Dabei können unterschiedliche Aspekte des Verantwortungsgefühls über das normale Maß hinausgehen: „It can be too extensive, too intense, too personal and too exclusive – or all of these“[3]. Die ausgelöste Verantwortungsübernahme kann sich also auf Verantwortungsbereiche beziehen, die dem Individuum gar nicht zukommen (too extensive), es kann viel zu fordernd sein (too intensive) oder es kann sich zu sehr auf das Individuum als einzige verantwortliche Person beziehen, auch wenn andere Akteure involviert sind (too personal, too exclusive).
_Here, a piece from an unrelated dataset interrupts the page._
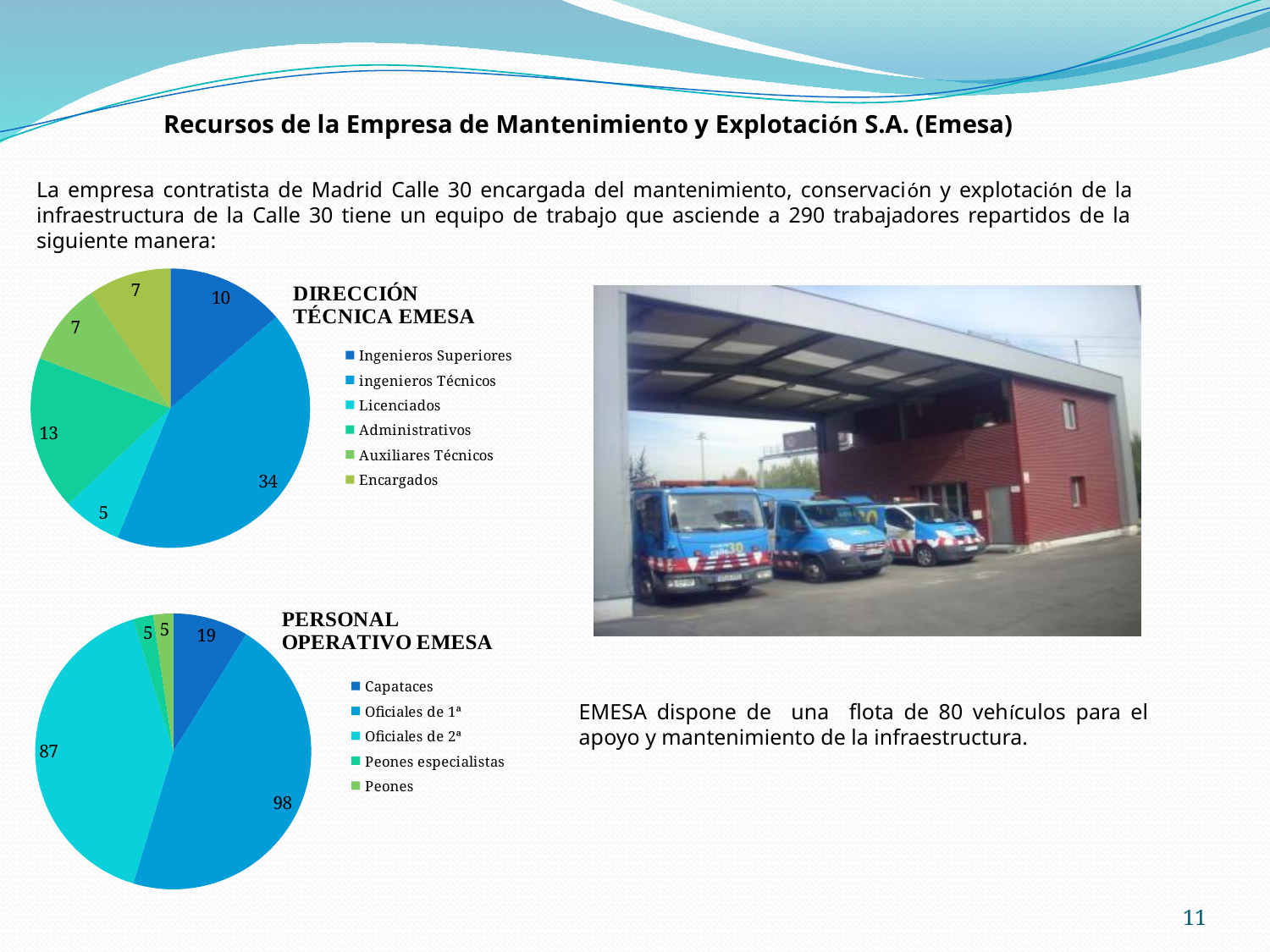
How many categories does the legend of the DIRECCIÓN TÉCNICA EMESA chart list? 6 How many categories does the legend of the PERSONAL OPERATIVO EMESA chart list? 5 In the DIRECCIÓN TÉCNICA EMESA chart, what is the value for ingenieros Técnicos? 34 In the DIRECCIÓN TÉCNICA EMESA chart, what is the difference between ingenieros Técnicos and Ingenieros Superiores? 24 What type of chart is the PERSONAL OPERATIVO EMESA chart? Pie chart In the DIRECCIÓN TÉCNICA EMESA chart, which category has the largest slice? ingenieros Técnicos In the PERSONAL OPERATIVO EMESA chart, what is the difference between Oficiales de 2ª and Capataces? 68 In the PERSONAL OPERATIVO EMESA chart, what is the value for Capataces? 19 In the PERSONAL OPERATIVO EMESA chart, which is larger, Oficiales de 1ª or Oficiales de 2ª? Oficiales de 1ª In the DIRECCIÓN TÉCNICA EMESA chart, which category has the smallest slice? Licenciados In the PERSONAL OPERATIVO EMESA chart, what is the value for Oficiales de 1ª? 98 In the DIRECCIÓN TÉCNICA EMESA chart, what is the value for Administrativos? 13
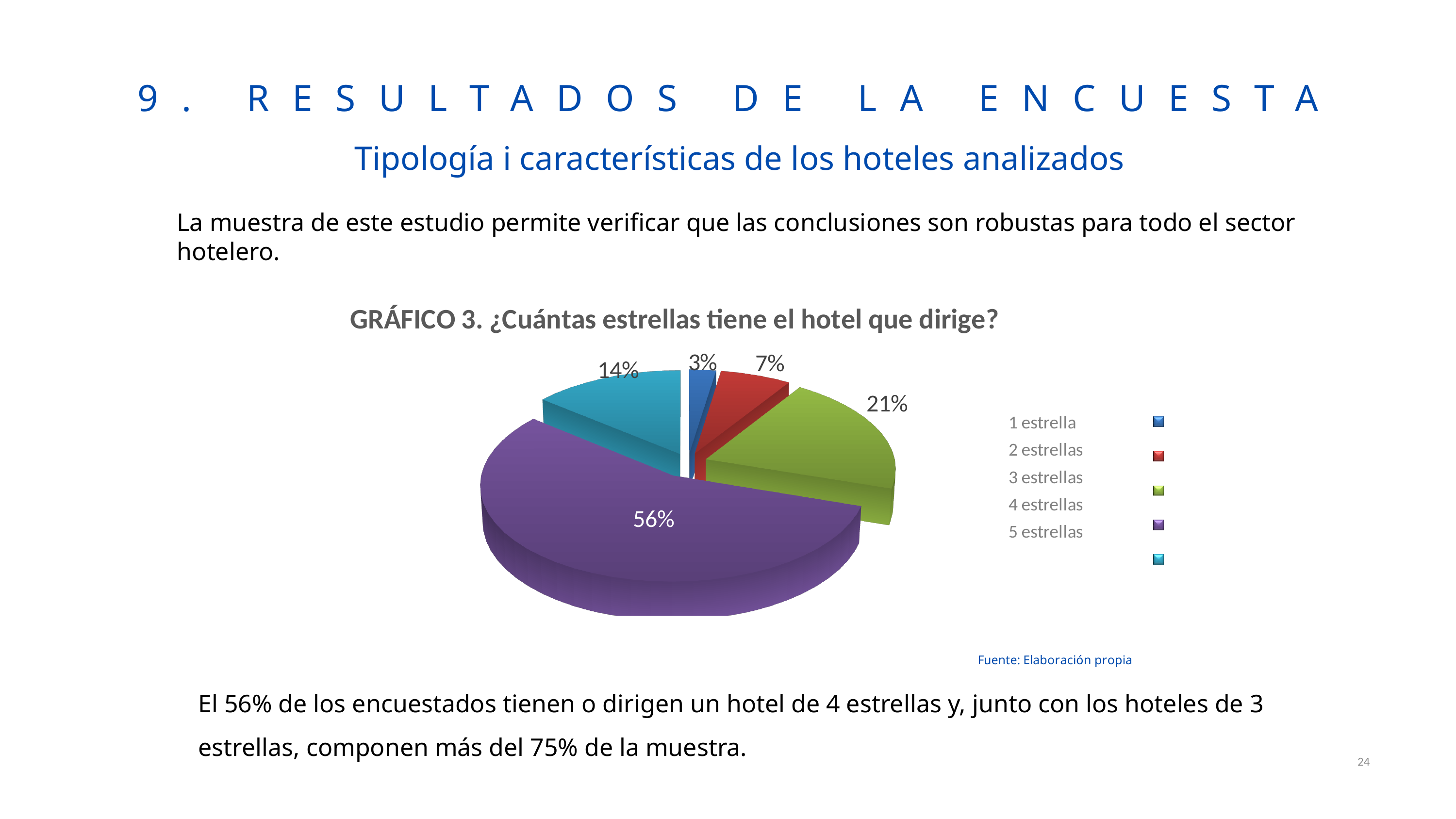
Which category has the smallest slice in the pie chart? 1 estrella What percentage of the pie chart corresponds to 4 estrellas? 56% Which slice is larger: 5 estrellas or 2 estrellas? 5 estrellas Which category has the largest slice in the pie chart? 4 estrellas What percentage does the 1 estrella slice show? 3% What percentage does the 2 estrellas slice show? 7% What type of chart is shown on the slide? Pie chart What is the title of the chart? GRÁFICO 3. ¿Cuántas estrellas tiene el hotel que dirige? How many slices does the pie chart have? 5 What share of the pie chart is labelled for 3 estrellas? 21% What percentage does the 5 estrellas slice show? 14% How many percentage points larger is the 4 estrellas slice than the 3 estrellas slice? 35 percentage points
Vor allem die Verbindung der übertriebenen Verantwortlichkeit zu den Zwangsstörungen ist gut belegt. Inzwischen bringen aber psychologische Studien übertriebene Verantwortlichkeit auch mit vielfältigen anderen psychischen Störungen in Zusammenhang, etwa der generalisierten Angststörung, der sozialen Phobie, der posttraumatischen Belastungsstörung oder der Depression. Sie spielt ebenfalls eine Rolle bei akustischen Halluzinationen einer Psychose und manchen Essstörungen[4]. Man kann also berechtigterweise von einem relevanten transdiagnostischen Faktor bei der Entstehung und Aufrechterhaltung psychischer Krankheiten sprechen - "responsibility beliefs play a role as a transdiagnostic cognitive factor"[5].

Siehe auch

Literatur

  • Marshall B. Rosenberg: Gewaltfreie Kommunikation: Eine Sprache des Lebens. Junfermann, 2011, ISBN 978-3-87387-800-6.
  • Neal Roese: Ach, hätt' ich doch!: Wie man Zweifel in Chancen verwandelt. Eichborn, 2007, ISBN 978-3-8218-5651-3.
  • Nils Spitzer. Übertriebene Verantwortlichkeit. Behandlungsleitfaden für Psychotherapie und Beratung. Springer, 2023, ISBN 978-3-6626-7015-6.
Wiktionary: Verantwortungsgefühl – Bedeutungserklärungen, Wortherkunft, Synonyme, Übersetzungen

Einzelnachweise

  1. Meyers Universallexikon. 1. Auflage. Band 4, Bibliographisches Institut, Leipzig 1980, S. 445.
  2. Rachman S, Shafran R: Cognitive Distortions: Thought-Action Fusion. In: Clinical Psychology and Psychotherapy. Band 6, 1999, S. 80–85.
  3. Salkovskis PM, Shafran R, Rachman S, Freeston MH: Multiple pathways to inflated responsibility beliefs in obsessional problems: possible origins and implications for therapy and research. In: Behaviour Research and Therapy. Band 37, 1999, S. 1055–1072.
  4. Spitzer N: Übertriebene Verantwortlichkeit und psychische Störungen. Behandlungsleitfaden für Psychotherapie und Beratung. 1. Auflage. Springer Verlag, Berlin / Heidelberg 2023, ISBN 978-3-662-67015-6.
  5. Pozza A, Dèttore D: The specificity of inflated responsibility beliefs to OCD: a systematic review and metaanalysis of published cross-sectional case-control studies. In: Research in Psychology and Behavioural Sciences. Band 2, 2014, S. 75–85.